1.3K 80 10
                                    

Hari demi hari terlewati dengan dentingan lagu pemanggil roh dari ruangan pribadinya. Mengusap dengan frustasi wajahnya yang terlihat sangat lelah.

Ini sudah tahun ke 15

Masih sama seperti biasa, tidak ada jawaban dari apa yang di inginkan. Lalu matanya bergulir pada langit-langit ruangan yang entah sejak kapan di penuhi oleh debu yang tebal.

Bukan ini kemauannya, ia ingin kembali ke masa muda saat semua belum berakhir menjadi berantakan seperti sekarang.

"Wei Ying."

"Wei Ying," lagi.

"Wei Ying," sekali lagi.

"Wei Ying," dan kata-kata yang sama terus terucap oleh lidahnya hingga menjadi kelu.

Matanya menyendu menyapu sisa-sisa kenangan yang pernah ada. Tempat ini masih sama, dengan dirinya yang sama. Hanya saja, semua berubah kembali seperti semula.

Menjadi tempat sunyi yang tak pernah di sapa oleh bunyi.

.....

"Kau tidak akan di ampuni oleh dewa!"

"Raganya tidak akan pernah kembali, hancur tak akan pernah bisa menyatu lagi,

Wei Wuxian, tidak akan pernah terlahir kembali!"

"Terima hukumanmu, Lan Wangji!"

"Selamanya, menanti tanpa arah, meratapi kehidupan manusia hingga bumi bertemu ajalnya!"

"Usiamu berhenti, dan nyawamu tidak akan di terima oleh makhluk langit,"

"Ratapilah kesalahanmu, Lanzhan."

Lan Wangji terbangun dengan wajah dipenuhi oleh peluh yang mengalir, membawa sesak di dada atas mimpinya yang buruk.

Bukan

Bukan mimpi.

Karena itu adalah nyata.
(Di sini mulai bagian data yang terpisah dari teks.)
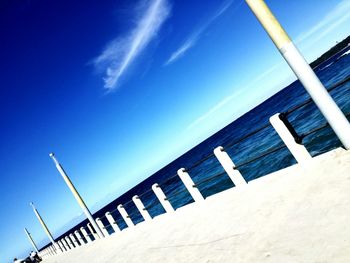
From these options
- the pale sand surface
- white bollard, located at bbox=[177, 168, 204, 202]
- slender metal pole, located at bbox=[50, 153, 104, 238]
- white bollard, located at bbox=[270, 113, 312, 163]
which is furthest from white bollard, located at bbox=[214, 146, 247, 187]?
slender metal pole, located at bbox=[50, 153, 104, 238]

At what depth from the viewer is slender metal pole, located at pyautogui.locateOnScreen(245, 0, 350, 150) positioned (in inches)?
220

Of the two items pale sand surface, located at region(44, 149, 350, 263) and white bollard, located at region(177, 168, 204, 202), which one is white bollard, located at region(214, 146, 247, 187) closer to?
pale sand surface, located at region(44, 149, 350, 263)

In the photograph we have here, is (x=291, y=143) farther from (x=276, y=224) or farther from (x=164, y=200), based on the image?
(x=164, y=200)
Kejadian nyata yang terjadi di hidupnya sejak lama.

Dan sejak itulah harapannya akan dunia mulai sirna, warna tidak lagi terlihat menawan di balik netranya.

Kakinya kembali berjalan menuju ruangannya untuk memainkan lagu itu kembali.

Meski dihatinya pun merasa itu perbuatan yang sia-sia.

.....

Selama ini matanya tertutup dengan paksaan akibat stimulasi titik akupuntur, atau lebih tepatnya, ia pingsan.

Segala beban yang ia terima dari sekte membuatnya hidup bagai di neraka, bahkan saudaranya pun tidak bisa apa-apa.

Meski beberapa kali sempat membantu lewat jarak jauh untuk bertanya tentang kondisi adiknya tersebut.

Kain dalaman berwarna putih itu ia singkap untuk menatap memar pada kedua lututnya, terlalu lama duduk bermain lagu yang sama tanpa jeda.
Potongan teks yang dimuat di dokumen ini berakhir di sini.